SOUTH AUSTRALIA HOTELS
SOUTH AUSTRALIA – WHY GO?
Lifestyle is king in South Australia. Just north of Adelaide is the Barossa Valley –renowned as Australia’s wine capital – where you can stay in a relaxed country homestead and enjoy the best of the region’s wines and food.
In fact there is a great drop to be had which ever way you head in SA. Clare Valley is where the bush meets the vines and the Rieslings are hard to beat.
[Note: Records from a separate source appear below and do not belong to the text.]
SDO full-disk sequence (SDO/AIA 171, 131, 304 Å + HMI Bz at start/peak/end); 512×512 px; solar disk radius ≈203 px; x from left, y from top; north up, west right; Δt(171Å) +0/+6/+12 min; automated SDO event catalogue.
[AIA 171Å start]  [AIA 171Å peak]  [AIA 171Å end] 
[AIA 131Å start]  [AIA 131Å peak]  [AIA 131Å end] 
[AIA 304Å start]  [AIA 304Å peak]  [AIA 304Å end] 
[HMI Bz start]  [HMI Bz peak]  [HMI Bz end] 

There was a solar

Picturesque McLaren Vale and the Adelaide Hills are home to talented young wine makers, while Coonawarra country has more big reds to try as well as million-year-old limestone caves.
South of Adelaide, a short ferry ride from the mainland takes you to Kangaroo Island – Australia’s answer to the Galapagos. KI is literally heaving with wildlife. You’ll see koalas snoozing in the trees, seals on uncrowded beaches and wallabies (not to mention kangaroos, of course) hopping around in the bush. And that’s not to mention the goannas, echidnas, penguins and elusive duck-billed platypus, who all thrive here. More than a third of Kangaroo Island is not surprisingly a wildlife-protected zone.
Heading north from Adelaide along the Stuart Highway, the old mining town of Coober Pedy has its underground dug-out houses (the best way to stay cool in the old Gold Rush days) and is quite an outback gem – the opal capital of the world, in fact.
Further east, and a five-hour drive from Adelaide, the Flinders Ranges bring the Outback to your doorstep. After passing mile after mile of dusty red-earth bushland and vast sheep farms, these moon-sculpted ranges and rocky escarpments rise up magnificently from a fringe of acacia bushes and eucalyptus trees. Rawnsley Park – a working sheep station on the edge of crater-like Wilpena Pound – is the place to stay, in eco-friendly lodges where you can star-gaze through your ceiling window.
With thousands of miles of coastline stretching around the state, swimming, surfing and fishing are big. Heading west will take you across Eyre Peninsula’s grazing country to the Great Australian Bight where whale watching is an annual attraction.
SA is a place for the great outdoors. Swim with the seals at Baird Bay, take a camel trek through the Flinders Ranges, noodle for opals, dawdle on a boat along the River Murray or saddle up for the Outback Cattle Drive.